I'd never heard of the author. The cover design was drab. I had sworn off reading Holocaust-related fiction. Why, then, did I pick up Trieste by Dasa Drndic?
In a year that delivered some pretty great books, none were quite as brilliant as this. Drawing on photographs, biographical snippets, documentary evidence and a multiplicity of innovative narrative techniques, Trieste tells the harrowing story of Haya Tedeschi, an Italian woman caught up in the Nazi machinery as it overruns her country and crushes all that she hold dear. At the start we meet Haya in her twilight years, waiting anxiously for the arrival of a son she long thought dead. It is to be a bittersweet reunion; he is, after all, her son, product of the Lebensborn program, but his very existence reminds her of the horrors of her youth and the man who, despite moments of kindness and decency, was an outright monster. The novel then unfurls into a sprawling account of Haya's desperate struggle to save herself against overwhelming odds.

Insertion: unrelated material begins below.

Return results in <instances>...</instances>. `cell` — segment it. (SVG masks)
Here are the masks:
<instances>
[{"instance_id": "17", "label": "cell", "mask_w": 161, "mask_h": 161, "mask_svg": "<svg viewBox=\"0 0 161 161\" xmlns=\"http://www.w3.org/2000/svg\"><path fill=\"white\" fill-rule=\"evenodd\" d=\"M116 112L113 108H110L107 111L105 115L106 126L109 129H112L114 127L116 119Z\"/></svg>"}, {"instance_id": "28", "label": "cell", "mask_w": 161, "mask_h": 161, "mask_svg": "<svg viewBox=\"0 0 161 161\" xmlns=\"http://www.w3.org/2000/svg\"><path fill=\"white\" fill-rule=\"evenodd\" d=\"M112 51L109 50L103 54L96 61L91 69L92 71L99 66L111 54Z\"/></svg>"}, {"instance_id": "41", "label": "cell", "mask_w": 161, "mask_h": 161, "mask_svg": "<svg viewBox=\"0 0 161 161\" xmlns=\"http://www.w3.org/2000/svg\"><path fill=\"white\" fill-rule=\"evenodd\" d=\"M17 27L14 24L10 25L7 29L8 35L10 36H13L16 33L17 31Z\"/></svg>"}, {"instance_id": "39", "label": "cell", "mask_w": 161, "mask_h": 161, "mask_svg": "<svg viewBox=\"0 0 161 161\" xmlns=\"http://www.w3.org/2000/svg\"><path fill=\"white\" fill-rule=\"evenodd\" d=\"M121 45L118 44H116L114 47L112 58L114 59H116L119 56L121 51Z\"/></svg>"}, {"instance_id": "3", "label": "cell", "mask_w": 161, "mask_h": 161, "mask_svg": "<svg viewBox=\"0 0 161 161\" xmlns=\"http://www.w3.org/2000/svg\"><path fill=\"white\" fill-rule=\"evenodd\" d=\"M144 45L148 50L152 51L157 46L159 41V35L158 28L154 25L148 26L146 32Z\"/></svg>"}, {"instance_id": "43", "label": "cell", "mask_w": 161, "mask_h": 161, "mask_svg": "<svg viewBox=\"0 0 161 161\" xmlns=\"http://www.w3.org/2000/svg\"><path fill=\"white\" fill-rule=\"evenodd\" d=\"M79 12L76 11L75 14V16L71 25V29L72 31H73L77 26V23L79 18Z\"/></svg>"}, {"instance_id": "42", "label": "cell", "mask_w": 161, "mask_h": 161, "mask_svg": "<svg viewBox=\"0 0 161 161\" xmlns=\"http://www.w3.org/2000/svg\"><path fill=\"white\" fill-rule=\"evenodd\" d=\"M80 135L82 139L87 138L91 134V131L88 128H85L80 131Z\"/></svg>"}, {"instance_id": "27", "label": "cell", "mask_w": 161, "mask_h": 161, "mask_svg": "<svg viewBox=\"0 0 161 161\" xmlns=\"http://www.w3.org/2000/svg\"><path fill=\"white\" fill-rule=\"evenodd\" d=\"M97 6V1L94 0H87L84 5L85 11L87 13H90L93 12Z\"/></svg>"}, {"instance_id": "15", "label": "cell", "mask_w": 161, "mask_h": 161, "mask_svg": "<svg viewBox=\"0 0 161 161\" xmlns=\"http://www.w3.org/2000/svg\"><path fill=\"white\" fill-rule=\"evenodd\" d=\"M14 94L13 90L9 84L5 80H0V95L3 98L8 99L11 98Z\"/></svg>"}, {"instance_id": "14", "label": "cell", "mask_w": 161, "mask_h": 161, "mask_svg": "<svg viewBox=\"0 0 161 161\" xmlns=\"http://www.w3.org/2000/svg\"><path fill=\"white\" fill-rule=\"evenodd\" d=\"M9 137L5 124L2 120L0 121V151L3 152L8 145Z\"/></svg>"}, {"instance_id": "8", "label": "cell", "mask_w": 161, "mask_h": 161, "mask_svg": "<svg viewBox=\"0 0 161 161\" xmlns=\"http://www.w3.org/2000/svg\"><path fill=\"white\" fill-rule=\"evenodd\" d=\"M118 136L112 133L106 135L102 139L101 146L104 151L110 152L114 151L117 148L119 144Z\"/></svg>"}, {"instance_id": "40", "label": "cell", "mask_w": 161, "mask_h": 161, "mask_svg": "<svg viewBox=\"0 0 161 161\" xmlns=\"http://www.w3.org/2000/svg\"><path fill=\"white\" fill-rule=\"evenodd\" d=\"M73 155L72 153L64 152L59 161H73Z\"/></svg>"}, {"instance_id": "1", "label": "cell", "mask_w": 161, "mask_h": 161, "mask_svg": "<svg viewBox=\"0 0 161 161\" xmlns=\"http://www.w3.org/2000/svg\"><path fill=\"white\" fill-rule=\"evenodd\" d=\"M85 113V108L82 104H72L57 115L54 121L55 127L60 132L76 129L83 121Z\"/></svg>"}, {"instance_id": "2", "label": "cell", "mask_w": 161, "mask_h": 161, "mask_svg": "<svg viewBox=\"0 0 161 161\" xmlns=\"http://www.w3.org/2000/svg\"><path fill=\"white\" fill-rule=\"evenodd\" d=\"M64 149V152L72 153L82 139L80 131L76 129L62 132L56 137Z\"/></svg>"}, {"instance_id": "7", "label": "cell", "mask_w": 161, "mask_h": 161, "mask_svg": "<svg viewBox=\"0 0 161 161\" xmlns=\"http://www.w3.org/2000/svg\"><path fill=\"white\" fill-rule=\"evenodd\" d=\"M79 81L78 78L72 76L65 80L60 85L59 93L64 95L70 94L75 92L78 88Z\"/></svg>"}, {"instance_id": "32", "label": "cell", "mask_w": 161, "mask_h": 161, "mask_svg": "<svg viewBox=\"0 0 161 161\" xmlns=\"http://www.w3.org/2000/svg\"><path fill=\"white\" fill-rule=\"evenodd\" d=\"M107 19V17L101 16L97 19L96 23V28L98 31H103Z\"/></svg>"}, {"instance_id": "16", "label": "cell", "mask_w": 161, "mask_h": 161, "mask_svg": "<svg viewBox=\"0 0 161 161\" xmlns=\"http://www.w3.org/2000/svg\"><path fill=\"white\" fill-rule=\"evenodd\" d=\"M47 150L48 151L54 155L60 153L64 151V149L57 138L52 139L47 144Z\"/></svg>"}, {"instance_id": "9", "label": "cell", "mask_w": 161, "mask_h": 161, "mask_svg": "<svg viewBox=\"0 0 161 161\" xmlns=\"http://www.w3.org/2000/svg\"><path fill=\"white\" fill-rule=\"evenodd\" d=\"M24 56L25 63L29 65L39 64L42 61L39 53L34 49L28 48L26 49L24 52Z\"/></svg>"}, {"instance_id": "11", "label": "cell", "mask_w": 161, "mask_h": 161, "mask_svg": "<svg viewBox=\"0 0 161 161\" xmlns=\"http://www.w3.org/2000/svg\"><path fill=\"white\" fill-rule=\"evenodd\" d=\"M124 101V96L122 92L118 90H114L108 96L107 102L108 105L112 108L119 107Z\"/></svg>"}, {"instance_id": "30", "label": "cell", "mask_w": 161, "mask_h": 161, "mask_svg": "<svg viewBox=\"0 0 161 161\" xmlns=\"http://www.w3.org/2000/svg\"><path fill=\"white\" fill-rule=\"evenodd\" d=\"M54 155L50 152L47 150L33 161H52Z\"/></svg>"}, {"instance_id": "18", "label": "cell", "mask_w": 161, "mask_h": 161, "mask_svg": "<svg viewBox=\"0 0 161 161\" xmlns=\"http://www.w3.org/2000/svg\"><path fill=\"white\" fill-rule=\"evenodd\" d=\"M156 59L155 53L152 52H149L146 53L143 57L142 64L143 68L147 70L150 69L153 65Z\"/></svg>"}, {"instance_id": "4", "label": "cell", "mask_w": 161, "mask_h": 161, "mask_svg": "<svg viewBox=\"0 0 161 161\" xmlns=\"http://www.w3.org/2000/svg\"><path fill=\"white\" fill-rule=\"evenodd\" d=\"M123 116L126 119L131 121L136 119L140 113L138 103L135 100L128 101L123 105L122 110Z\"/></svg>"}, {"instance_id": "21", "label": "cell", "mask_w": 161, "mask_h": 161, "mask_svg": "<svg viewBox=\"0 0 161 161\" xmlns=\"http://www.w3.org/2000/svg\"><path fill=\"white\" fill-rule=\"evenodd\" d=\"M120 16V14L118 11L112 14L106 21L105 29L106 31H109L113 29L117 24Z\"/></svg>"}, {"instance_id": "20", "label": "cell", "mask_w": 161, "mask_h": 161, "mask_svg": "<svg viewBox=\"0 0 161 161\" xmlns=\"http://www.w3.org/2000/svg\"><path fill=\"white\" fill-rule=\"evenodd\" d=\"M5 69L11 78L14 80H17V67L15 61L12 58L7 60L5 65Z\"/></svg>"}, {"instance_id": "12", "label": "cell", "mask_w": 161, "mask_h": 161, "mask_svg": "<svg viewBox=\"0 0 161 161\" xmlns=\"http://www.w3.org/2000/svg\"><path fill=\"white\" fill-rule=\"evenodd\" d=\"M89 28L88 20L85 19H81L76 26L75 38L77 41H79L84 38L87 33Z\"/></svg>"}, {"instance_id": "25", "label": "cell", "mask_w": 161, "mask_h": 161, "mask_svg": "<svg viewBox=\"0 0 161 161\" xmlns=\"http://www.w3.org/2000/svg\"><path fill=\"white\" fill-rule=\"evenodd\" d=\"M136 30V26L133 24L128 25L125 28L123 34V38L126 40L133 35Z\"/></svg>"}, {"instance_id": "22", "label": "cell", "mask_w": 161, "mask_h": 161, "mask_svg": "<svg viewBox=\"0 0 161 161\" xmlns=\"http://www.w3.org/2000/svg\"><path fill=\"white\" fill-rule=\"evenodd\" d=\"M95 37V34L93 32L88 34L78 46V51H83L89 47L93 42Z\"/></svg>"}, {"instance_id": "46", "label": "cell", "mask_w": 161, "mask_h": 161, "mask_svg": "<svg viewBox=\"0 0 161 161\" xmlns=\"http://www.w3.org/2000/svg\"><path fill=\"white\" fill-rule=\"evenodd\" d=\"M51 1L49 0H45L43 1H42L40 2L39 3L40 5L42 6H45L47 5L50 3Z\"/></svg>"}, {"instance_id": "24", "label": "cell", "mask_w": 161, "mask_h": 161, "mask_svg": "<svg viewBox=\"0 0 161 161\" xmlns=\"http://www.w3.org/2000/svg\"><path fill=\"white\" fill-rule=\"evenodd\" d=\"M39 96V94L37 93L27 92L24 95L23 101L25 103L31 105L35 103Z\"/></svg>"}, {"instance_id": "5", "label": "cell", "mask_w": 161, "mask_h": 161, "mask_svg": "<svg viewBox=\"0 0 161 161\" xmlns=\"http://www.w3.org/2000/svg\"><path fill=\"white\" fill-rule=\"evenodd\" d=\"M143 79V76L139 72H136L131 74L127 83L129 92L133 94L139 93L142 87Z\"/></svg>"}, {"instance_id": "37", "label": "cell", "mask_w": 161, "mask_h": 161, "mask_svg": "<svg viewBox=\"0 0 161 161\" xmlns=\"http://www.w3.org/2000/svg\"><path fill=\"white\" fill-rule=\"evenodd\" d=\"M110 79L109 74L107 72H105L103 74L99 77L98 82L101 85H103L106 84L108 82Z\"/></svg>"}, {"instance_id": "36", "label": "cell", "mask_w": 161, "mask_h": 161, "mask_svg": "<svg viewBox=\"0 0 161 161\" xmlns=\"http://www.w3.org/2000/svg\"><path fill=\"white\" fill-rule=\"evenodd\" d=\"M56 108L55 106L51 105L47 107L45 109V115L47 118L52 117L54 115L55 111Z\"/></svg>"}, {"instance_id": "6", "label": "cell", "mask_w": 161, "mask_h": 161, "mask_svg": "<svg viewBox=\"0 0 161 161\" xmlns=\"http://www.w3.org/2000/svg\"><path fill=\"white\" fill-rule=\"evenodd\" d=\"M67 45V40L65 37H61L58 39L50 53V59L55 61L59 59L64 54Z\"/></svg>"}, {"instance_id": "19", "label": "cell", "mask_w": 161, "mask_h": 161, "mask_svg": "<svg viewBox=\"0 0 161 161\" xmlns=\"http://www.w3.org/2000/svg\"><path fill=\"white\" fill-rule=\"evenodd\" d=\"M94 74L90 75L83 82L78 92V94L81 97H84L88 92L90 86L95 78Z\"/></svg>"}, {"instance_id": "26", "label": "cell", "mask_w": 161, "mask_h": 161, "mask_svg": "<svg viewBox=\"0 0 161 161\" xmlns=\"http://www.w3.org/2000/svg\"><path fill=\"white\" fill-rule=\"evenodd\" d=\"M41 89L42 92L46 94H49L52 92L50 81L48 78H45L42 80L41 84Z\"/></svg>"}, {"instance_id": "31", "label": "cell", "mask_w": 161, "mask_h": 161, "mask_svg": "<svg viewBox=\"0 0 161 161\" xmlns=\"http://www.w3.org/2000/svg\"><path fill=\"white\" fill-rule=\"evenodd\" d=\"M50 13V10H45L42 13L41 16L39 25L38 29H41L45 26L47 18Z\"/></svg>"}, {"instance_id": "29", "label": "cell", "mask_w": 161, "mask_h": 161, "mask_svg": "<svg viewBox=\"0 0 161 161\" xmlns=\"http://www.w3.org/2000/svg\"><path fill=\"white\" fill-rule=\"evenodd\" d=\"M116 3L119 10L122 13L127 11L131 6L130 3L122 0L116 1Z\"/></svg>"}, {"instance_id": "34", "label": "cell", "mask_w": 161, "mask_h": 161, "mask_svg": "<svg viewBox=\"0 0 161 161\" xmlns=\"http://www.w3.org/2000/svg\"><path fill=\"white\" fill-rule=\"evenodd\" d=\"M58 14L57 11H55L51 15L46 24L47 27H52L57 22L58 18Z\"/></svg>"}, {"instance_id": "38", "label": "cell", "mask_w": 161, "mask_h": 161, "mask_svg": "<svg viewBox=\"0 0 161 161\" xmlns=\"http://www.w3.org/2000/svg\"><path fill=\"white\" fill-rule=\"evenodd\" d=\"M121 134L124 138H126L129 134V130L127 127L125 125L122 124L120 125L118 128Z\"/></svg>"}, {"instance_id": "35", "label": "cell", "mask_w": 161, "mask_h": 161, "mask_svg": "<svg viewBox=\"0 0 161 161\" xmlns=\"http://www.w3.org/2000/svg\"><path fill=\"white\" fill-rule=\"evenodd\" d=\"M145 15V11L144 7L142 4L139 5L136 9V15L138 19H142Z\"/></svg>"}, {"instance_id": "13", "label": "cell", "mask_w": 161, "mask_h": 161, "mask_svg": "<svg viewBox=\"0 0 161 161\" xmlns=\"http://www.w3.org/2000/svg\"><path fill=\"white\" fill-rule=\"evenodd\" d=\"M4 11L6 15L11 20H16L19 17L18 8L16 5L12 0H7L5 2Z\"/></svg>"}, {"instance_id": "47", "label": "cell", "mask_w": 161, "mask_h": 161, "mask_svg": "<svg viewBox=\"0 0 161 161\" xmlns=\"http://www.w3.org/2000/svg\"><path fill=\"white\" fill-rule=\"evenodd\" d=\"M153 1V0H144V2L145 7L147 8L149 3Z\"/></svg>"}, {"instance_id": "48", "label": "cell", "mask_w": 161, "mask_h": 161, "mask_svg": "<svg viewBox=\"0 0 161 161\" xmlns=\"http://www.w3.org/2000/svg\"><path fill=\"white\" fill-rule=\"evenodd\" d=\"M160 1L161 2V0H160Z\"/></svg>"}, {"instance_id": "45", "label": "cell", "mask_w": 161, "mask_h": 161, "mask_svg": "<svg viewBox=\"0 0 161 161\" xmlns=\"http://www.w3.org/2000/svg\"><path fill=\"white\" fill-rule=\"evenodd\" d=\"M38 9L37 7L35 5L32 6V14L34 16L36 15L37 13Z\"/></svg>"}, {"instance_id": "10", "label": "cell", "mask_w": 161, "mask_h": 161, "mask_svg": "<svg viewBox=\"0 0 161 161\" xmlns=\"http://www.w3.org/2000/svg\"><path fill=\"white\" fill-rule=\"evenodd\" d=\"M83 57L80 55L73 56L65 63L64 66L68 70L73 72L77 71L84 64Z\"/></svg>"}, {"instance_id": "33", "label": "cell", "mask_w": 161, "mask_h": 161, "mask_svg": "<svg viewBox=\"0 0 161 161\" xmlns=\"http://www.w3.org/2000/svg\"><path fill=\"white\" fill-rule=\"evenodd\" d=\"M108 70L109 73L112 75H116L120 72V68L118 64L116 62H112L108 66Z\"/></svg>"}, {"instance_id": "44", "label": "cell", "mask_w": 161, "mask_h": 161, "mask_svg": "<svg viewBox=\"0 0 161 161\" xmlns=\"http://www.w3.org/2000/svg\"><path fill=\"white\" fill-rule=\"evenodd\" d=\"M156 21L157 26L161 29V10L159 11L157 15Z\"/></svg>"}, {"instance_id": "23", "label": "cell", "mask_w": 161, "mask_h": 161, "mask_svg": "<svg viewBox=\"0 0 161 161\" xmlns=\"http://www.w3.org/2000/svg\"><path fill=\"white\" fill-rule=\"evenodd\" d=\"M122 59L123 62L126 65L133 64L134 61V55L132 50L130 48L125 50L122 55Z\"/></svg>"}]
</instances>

The emotional and moral complexity of Haya's story demands a great deal from the reader but the effort is well rewarded. Daring in its ambition, ingenious in its structure, Trieste breathes new life into a fairly stagnant genre. One of the Israeli greats (I think it was David Grossman or Amos Oz) once said that the great Holocaust novel has yet to be written. He might still be right, but this is about as close as it we've seen. To my mind, Trieste will now be the benchmark against which all such novels will be judged.
So there you have it. Trieste by Dasa Drndic. A truly worthy winner of Bait For Bookworm's Book of The Year.